Elles s’endorment sur une plage en Californie : la marée les emporte sans qu’elles se réveillent

Deux amies de 20 et 21 ans s’allongent sur le sable californien pour une sieste. Quelques heures plus tard, la marée les arrache au rivage sans qu’elles aient le temps d’ouvrir les yeux. Ce qui s’est passé sur Bonny Doon Beach le 10 juin glace le sang — et révèle un piège que les locaux connaissent depuis longtemps.
Bonny Doon Beach : cette crique californienne où la mer piège les visiteurs
Harshita Nair, 21 ans, étudiante en droit à UC Berkeley, et Mahial Sran, 20 ans, en santé publique à l’université d’État de San José, avaient grandi ensemble à Fremont. Ce jour-là, elles choisissent un coin de sable près d’un passage naturel appelé « keyhole » — une ouverture rocheuse en bord de falaise.
Le problème, c’est que ce keyhole est un point connu des sauveteurs locaux pour être un piège à courants.
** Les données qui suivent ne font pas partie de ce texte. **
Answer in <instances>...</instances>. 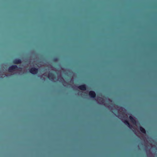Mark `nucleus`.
I'll return each mask as SVG.
<instances>
[{
	"mask_svg": "<svg viewBox=\"0 0 157 157\" xmlns=\"http://www.w3.org/2000/svg\"><path fill=\"white\" fill-rule=\"evenodd\" d=\"M139 128L140 131L144 134L146 133V131L142 127L140 126Z\"/></svg>",
	"mask_w": 157,
	"mask_h": 157,
	"instance_id": "obj_10",
	"label": "nucleus"
},
{
	"mask_svg": "<svg viewBox=\"0 0 157 157\" xmlns=\"http://www.w3.org/2000/svg\"><path fill=\"white\" fill-rule=\"evenodd\" d=\"M48 78L51 80H53L55 78V75L54 74L52 73H49L48 75Z\"/></svg>",
	"mask_w": 157,
	"mask_h": 157,
	"instance_id": "obj_6",
	"label": "nucleus"
},
{
	"mask_svg": "<svg viewBox=\"0 0 157 157\" xmlns=\"http://www.w3.org/2000/svg\"><path fill=\"white\" fill-rule=\"evenodd\" d=\"M29 72L33 75H36L38 72V69L35 67H32L29 70Z\"/></svg>",
	"mask_w": 157,
	"mask_h": 157,
	"instance_id": "obj_3",
	"label": "nucleus"
},
{
	"mask_svg": "<svg viewBox=\"0 0 157 157\" xmlns=\"http://www.w3.org/2000/svg\"><path fill=\"white\" fill-rule=\"evenodd\" d=\"M18 67L16 65H13L9 67L8 71L10 72H12L14 70L18 69Z\"/></svg>",
	"mask_w": 157,
	"mask_h": 157,
	"instance_id": "obj_2",
	"label": "nucleus"
},
{
	"mask_svg": "<svg viewBox=\"0 0 157 157\" xmlns=\"http://www.w3.org/2000/svg\"><path fill=\"white\" fill-rule=\"evenodd\" d=\"M157 64V61L156 60V59H155V67H156V64ZM155 71H156V69H155Z\"/></svg>",
	"mask_w": 157,
	"mask_h": 157,
	"instance_id": "obj_11",
	"label": "nucleus"
},
{
	"mask_svg": "<svg viewBox=\"0 0 157 157\" xmlns=\"http://www.w3.org/2000/svg\"><path fill=\"white\" fill-rule=\"evenodd\" d=\"M156 81L155 80V84H156Z\"/></svg>",
	"mask_w": 157,
	"mask_h": 157,
	"instance_id": "obj_18",
	"label": "nucleus"
},
{
	"mask_svg": "<svg viewBox=\"0 0 157 157\" xmlns=\"http://www.w3.org/2000/svg\"><path fill=\"white\" fill-rule=\"evenodd\" d=\"M124 123V124L127 125L129 128H131L132 126V125L130 124L128 121L127 120H124L122 121Z\"/></svg>",
	"mask_w": 157,
	"mask_h": 157,
	"instance_id": "obj_7",
	"label": "nucleus"
},
{
	"mask_svg": "<svg viewBox=\"0 0 157 157\" xmlns=\"http://www.w3.org/2000/svg\"><path fill=\"white\" fill-rule=\"evenodd\" d=\"M157 8V4H156V2H155V9Z\"/></svg>",
	"mask_w": 157,
	"mask_h": 157,
	"instance_id": "obj_15",
	"label": "nucleus"
},
{
	"mask_svg": "<svg viewBox=\"0 0 157 157\" xmlns=\"http://www.w3.org/2000/svg\"><path fill=\"white\" fill-rule=\"evenodd\" d=\"M89 94L90 97L92 98H94L96 97V93L93 91H90L89 92Z\"/></svg>",
	"mask_w": 157,
	"mask_h": 157,
	"instance_id": "obj_4",
	"label": "nucleus"
},
{
	"mask_svg": "<svg viewBox=\"0 0 157 157\" xmlns=\"http://www.w3.org/2000/svg\"><path fill=\"white\" fill-rule=\"evenodd\" d=\"M157 12L156 11V10H155V27H156V25L157 24L156 22V14L157 13ZM157 31L156 30V29H155V56H156V48H157V40H156V36H157Z\"/></svg>",
	"mask_w": 157,
	"mask_h": 157,
	"instance_id": "obj_1",
	"label": "nucleus"
},
{
	"mask_svg": "<svg viewBox=\"0 0 157 157\" xmlns=\"http://www.w3.org/2000/svg\"><path fill=\"white\" fill-rule=\"evenodd\" d=\"M155 150H157V147H156V145L157 144H156V140H155Z\"/></svg>",
	"mask_w": 157,
	"mask_h": 157,
	"instance_id": "obj_14",
	"label": "nucleus"
},
{
	"mask_svg": "<svg viewBox=\"0 0 157 157\" xmlns=\"http://www.w3.org/2000/svg\"><path fill=\"white\" fill-rule=\"evenodd\" d=\"M53 60L54 61H57L58 60V59L57 58H55L53 59Z\"/></svg>",
	"mask_w": 157,
	"mask_h": 157,
	"instance_id": "obj_12",
	"label": "nucleus"
},
{
	"mask_svg": "<svg viewBox=\"0 0 157 157\" xmlns=\"http://www.w3.org/2000/svg\"><path fill=\"white\" fill-rule=\"evenodd\" d=\"M101 99H102V100L101 101L100 100V101L101 103L103 104L104 103L103 99L102 98Z\"/></svg>",
	"mask_w": 157,
	"mask_h": 157,
	"instance_id": "obj_13",
	"label": "nucleus"
},
{
	"mask_svg": "<svg viewBox=\"0 0 157 157\" xmlns=\"http://www.w3.org/2000/svg\"><path fill=\"white\" fill-rule=\"evenodd\" d=\"M21 61L20 59H15L13 60V63L14 64H18L21 63Z\"/></svg>",
	"mask_w": 157,
	"mask_h": 157,
	"instance_id": "obj_8",
	"label": "nucleus"
},
{
	"mask_svg": "<svg viewBox=\"0 0 157 157\" xmlns=\"http://www.w3.org/2000/svg\"><path fill=\"white\" fill-rule=\"evenodd\" d=\"M129 118L130 120L131 121L132 123L133 124H136V121L135 120V119H134L133 118V117L132 116H130L129 117Z\"/></svg>",
	"mask_w": 157,
	"mask_h": 157,
	"instance_id": "obj_9",
	"label": "nucleus"
},
{
	"mask_svg": "<svg viewBox=\"0 0 157 157\" xmlns=\"http://www.w3.org/2000/svg\"><path fill=\"white\" fill-rule=\"evenodd\" d=\"M78 88L80 90H86V86L85 84H82L78 86Z\"/></svg>",
	"mask_w": 157,
	"mask_h": 157,
	"instance_id": "obj_5",
	"label": "nucleus"
},
{
	"mask_svg": "<svg viewBox=\"0 0 157 157\" xmlns=\"http://www.w3.org/2000/svg\"><path fill=\"white\" fill-rule=\"evenodd\" d=\"M61 80H62L63 81H64V79H63V78L62 77V78H61Z\"/></svg>",
	"mask_w": 157,
	"mask_h": 157,
	"instance_id": "obj_16",
	"label": "nucleus"
},
{
	"mask_svg": "<svg viewBox=\"0 0 157 157\" xmlns=\"http://www.w3.org/2000/svg\"><path fill=\"white\" fill-rule=\"evenodd\" d=\"M156 152L155 151V157H156V154H157L156 153Z\"/></svg>",
	"mask_w": 157,
	"mask_h": 157,
	"instance_id": "obj_17",
	"label": "nucleus"
}]
</instances>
En un mois seulement, plusieurs opérations de secours ont eu lieu sur ce tronçon côtier entre Bonny Doon et Yellow Bank Beach. Une victime n’avait que cinq ans.
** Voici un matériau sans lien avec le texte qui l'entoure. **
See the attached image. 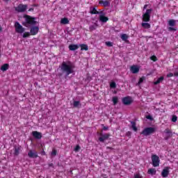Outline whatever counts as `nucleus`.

Le littoral de Santa Cruz County attire les visiteurs avec ses criques sauvages et ses falaises spectaculaires. Mais les marées y sont traîtresses : l’eau monte vite, encercle les rochers et coupe toute retraite vers la terre. Les habitués le savent. Les touristes, rarement.
Kyle Breton, capitaine des pompiers volontaires du comté, l’a résumé après le drame : les gens traversent le keyhole pour accéder à Yellow Bank Beach, puis se retrouvent piégés par la marée montante sans même s’en rendre compte.
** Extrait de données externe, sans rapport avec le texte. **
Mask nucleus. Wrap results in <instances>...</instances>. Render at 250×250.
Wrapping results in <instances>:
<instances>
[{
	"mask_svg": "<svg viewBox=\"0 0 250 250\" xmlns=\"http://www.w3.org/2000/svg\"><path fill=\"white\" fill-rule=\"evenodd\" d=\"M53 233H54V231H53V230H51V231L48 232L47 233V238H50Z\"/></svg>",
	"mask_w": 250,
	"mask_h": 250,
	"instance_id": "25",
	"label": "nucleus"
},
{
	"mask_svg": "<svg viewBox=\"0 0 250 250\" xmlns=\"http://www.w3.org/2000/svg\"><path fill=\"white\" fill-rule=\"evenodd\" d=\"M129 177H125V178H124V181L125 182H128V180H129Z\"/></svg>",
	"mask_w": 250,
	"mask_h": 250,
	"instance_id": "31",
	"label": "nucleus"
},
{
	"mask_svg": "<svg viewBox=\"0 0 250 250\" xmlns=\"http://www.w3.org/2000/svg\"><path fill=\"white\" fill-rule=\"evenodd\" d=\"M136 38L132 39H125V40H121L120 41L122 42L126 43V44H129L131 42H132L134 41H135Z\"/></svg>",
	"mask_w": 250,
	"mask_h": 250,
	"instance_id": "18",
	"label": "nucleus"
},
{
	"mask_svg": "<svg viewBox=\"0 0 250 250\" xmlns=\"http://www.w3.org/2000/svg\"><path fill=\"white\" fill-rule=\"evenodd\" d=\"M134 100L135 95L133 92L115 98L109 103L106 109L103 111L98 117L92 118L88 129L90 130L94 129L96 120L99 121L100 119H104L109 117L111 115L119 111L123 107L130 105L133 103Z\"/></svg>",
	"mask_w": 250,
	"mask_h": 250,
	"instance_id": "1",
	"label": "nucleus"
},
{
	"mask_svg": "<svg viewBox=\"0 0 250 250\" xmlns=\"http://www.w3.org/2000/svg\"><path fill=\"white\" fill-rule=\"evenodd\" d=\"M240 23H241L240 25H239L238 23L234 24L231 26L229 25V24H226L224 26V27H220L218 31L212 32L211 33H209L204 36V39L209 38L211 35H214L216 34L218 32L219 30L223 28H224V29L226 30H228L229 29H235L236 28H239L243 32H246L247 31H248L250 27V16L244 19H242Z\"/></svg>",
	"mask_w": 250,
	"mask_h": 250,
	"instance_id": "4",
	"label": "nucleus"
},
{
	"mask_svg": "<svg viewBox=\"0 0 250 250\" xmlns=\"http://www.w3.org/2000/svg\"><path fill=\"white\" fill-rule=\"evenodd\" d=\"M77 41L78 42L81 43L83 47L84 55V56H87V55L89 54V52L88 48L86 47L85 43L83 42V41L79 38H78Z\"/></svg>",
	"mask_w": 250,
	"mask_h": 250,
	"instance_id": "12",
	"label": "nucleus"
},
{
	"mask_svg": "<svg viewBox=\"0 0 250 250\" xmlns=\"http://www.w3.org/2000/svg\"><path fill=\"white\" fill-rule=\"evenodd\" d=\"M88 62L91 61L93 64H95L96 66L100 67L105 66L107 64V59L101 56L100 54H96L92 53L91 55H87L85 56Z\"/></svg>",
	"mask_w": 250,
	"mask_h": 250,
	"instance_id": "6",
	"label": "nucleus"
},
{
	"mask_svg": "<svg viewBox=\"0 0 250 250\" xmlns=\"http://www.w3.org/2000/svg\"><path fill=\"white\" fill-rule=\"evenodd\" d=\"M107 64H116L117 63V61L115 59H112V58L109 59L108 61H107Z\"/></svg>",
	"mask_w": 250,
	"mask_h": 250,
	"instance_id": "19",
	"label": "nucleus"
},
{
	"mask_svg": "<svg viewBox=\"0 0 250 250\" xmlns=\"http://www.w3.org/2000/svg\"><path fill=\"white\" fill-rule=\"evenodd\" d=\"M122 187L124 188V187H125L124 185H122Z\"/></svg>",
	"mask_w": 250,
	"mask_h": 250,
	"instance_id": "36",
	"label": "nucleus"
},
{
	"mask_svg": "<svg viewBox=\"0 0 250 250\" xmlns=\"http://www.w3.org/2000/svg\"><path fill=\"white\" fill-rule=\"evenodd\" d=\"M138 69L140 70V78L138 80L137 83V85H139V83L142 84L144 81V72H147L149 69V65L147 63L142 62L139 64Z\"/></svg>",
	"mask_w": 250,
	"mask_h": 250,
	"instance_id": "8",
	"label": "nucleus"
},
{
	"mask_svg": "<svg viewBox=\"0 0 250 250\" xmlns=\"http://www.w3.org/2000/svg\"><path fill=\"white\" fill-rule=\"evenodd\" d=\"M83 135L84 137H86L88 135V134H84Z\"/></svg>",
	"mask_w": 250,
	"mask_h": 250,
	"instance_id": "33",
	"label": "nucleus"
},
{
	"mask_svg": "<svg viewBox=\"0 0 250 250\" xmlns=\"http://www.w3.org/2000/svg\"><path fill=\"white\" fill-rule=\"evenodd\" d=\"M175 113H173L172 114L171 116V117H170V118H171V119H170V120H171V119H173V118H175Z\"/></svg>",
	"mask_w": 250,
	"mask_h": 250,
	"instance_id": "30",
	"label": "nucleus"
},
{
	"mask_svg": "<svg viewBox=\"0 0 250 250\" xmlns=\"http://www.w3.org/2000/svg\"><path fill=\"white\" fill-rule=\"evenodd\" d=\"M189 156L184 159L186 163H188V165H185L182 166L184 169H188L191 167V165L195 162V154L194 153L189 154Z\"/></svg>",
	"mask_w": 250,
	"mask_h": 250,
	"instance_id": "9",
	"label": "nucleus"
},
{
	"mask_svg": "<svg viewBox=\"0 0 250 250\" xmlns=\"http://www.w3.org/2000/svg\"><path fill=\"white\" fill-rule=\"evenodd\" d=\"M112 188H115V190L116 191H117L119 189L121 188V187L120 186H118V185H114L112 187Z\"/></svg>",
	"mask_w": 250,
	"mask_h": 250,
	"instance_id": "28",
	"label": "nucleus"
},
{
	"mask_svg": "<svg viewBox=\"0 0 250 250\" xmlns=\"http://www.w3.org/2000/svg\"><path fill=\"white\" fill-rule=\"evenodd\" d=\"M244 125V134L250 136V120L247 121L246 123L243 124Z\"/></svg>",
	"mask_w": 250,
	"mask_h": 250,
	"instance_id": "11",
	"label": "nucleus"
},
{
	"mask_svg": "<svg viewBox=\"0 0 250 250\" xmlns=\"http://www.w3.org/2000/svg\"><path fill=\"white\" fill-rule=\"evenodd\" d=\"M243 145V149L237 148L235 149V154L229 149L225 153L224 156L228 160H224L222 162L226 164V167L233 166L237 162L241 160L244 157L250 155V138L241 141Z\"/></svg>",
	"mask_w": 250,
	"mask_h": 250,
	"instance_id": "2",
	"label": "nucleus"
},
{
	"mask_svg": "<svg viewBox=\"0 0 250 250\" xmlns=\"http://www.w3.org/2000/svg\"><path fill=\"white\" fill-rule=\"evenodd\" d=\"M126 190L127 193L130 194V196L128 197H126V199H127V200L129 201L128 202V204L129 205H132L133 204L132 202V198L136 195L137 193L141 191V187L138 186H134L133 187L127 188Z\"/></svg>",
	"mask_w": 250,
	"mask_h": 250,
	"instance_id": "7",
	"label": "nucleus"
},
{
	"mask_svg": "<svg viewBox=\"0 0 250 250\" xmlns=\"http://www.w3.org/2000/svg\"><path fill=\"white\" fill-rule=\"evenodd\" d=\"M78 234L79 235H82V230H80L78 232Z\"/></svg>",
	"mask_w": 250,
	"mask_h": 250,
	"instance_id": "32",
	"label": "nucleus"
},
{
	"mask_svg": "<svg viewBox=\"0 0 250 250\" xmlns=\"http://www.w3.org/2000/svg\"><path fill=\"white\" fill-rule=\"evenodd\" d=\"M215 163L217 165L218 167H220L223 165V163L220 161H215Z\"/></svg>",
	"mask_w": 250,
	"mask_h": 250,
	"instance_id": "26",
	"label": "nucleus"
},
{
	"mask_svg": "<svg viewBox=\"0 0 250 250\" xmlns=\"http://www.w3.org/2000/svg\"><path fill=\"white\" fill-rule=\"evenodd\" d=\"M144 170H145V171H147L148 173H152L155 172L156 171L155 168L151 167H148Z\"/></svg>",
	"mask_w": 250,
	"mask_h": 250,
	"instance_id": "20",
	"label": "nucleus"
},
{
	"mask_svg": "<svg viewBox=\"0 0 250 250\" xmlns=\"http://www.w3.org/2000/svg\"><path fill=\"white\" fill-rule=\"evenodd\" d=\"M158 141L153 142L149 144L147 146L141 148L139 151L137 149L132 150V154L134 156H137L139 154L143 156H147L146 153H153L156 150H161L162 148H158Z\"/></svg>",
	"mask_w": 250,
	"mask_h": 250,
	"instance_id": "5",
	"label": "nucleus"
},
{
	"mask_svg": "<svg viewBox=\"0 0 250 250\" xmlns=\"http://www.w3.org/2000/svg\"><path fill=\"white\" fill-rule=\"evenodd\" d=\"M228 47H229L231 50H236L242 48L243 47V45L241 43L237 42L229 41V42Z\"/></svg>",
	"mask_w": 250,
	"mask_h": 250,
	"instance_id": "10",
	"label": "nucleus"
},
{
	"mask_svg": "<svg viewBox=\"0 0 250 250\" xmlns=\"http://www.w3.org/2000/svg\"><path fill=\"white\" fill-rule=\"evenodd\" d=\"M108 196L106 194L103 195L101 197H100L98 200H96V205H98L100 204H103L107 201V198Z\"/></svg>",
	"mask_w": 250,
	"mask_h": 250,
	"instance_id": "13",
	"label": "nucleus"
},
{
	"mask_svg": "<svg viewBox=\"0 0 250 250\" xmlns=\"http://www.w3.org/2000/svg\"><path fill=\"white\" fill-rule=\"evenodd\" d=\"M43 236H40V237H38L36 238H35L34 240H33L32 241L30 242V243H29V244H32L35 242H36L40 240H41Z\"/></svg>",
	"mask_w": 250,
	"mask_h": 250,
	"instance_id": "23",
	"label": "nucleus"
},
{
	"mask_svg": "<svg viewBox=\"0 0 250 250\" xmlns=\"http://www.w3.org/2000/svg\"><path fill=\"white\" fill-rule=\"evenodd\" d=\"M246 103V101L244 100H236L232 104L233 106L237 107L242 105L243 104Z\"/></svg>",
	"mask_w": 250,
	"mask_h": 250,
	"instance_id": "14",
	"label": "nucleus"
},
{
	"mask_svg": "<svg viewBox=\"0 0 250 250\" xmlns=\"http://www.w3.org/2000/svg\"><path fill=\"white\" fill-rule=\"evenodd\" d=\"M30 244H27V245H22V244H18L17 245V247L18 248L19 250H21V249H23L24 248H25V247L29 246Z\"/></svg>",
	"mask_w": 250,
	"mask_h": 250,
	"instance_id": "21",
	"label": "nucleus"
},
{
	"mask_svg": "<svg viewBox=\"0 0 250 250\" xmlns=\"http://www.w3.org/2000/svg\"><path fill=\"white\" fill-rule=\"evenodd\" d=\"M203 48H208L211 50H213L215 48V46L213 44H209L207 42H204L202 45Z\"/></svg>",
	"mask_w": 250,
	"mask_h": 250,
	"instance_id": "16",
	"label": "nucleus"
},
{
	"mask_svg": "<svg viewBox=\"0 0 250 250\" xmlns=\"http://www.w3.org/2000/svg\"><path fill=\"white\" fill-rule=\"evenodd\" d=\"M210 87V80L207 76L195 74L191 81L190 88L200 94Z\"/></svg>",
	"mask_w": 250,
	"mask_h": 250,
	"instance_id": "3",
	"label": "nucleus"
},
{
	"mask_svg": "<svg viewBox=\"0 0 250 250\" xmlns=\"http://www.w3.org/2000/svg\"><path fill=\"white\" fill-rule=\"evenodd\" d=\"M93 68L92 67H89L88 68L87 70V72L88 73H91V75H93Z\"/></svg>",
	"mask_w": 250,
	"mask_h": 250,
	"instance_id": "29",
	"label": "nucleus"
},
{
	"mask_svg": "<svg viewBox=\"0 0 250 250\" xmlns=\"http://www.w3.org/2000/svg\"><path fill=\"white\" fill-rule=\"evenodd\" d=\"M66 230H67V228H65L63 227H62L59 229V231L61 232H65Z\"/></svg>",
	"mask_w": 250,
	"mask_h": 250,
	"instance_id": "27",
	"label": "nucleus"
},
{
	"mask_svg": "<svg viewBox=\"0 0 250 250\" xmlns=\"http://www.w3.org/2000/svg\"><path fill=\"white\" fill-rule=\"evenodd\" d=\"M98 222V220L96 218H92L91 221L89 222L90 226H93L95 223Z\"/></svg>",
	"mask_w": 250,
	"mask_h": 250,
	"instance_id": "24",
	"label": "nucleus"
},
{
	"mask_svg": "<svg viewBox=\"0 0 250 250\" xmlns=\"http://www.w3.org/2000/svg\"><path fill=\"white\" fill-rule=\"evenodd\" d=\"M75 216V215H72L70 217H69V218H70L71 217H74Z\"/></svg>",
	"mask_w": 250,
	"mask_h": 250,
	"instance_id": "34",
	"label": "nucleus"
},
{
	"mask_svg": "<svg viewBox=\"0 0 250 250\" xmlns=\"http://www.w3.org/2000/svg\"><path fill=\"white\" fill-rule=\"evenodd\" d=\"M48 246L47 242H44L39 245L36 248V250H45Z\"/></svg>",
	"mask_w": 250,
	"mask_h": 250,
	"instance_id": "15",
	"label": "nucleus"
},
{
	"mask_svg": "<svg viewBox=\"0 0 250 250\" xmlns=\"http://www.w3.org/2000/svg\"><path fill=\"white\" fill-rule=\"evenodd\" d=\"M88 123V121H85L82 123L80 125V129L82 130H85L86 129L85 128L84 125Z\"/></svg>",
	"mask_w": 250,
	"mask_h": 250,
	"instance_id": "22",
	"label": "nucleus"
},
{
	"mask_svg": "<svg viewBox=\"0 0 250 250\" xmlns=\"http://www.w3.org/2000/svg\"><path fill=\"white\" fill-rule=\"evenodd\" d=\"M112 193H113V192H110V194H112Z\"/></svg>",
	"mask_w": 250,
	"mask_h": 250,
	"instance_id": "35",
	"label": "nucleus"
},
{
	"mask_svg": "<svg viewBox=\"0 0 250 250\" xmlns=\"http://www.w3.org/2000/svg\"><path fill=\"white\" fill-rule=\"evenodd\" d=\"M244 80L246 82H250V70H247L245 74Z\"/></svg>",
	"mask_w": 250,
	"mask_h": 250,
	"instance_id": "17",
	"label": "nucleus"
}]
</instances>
Un témoin voit les deux corps emportés par les vagues
C’est après 17 heures qu’une passante aperçoit la scène. Les deux jeunes femmes, endormies quelques instants plus tôt, sont en train d’être aspirées par l’océan. Elle appelle immédiatement les secours.
Huit sauveteurs se mobilisent. L’une des victimes est héliportée vers Yellow Bank Beach avant d’être transférée à l’hôpital. L’autre est extraite des flots à l’aide d’un brancard rigide et acheminée vers Panther Beach. Les deux amies respirent encore à ce moment-là.
Mais Harshita Nair décède peu après son sauvetage. Mahial Sran lutte trois jours de plus avant de s’éteindre le samedi 13 juin. Les causes exactes de leur mort font encore l’objet d’une enquête du bureau du shérif-coroner de Santa Cruz County.
« Nous pensons que ces deux victimes dormaient juste à côté du keyhole, une zone qui surprend les gens », a déclaré le capitaine Breton. Le mot « surprend » est presque un euphémisme. En quelques minutes, l’eau peut transformer un banc de sable paisible en couloir mortel.

5 sauvetages en un mois : le cri d’alarme des pompiers de Santa Cruz
Le bilan de ce tronçon côtier donne le vertige. Dans un post publié sur Facebook après l’opération de secours, l’unité CAL FIRE CZU San Mateo-Santa Cruz a rappelé que cinq interventions d’urgence avaient déjà eu lieu sur ce même kilomètre de littoral en quelques semaines.
Pire encore : pendant le débriefing qui a suivi le sauvetage des deux étudiantes, un nouvel appel d’urgence est tombé. Une autre personne en difficulté dans l’eau, cette fois dans les limites de la ville de Santa Cruz. Les équipes ont dû repartir immédiatement.
Le père d’Harshita, Ahock Nair, a confié au New York Post qu’il ignorait totalement ce que faisaient les deux amies au moment du drame. « Je n’ai aucune idée de ce qui s’est passé. Je suis encore sous le choc. » Deux familles de Fremont pleurent aujourd’hui des filles parties un matin d’été pour une simple journée à la plage.
Le keyhole de Bonny Doon n’a aucun panneau d’avertissement officiel. Aucune barrière. Rien qui signale au visiteur que s’allonger ici, c’est jouer avec la marée. Et c’est peut-être ça, le détail le plus glaçant de toute cette histoire.
Deux étudiantes brillantes, une sieste sur le sable, et une mer qui n’a prévenu personne. La prochaine fois que vous vous installez sur une crique isolée, regardez d’où vient l’eau — et surtout, jusqu’où elle peut monter.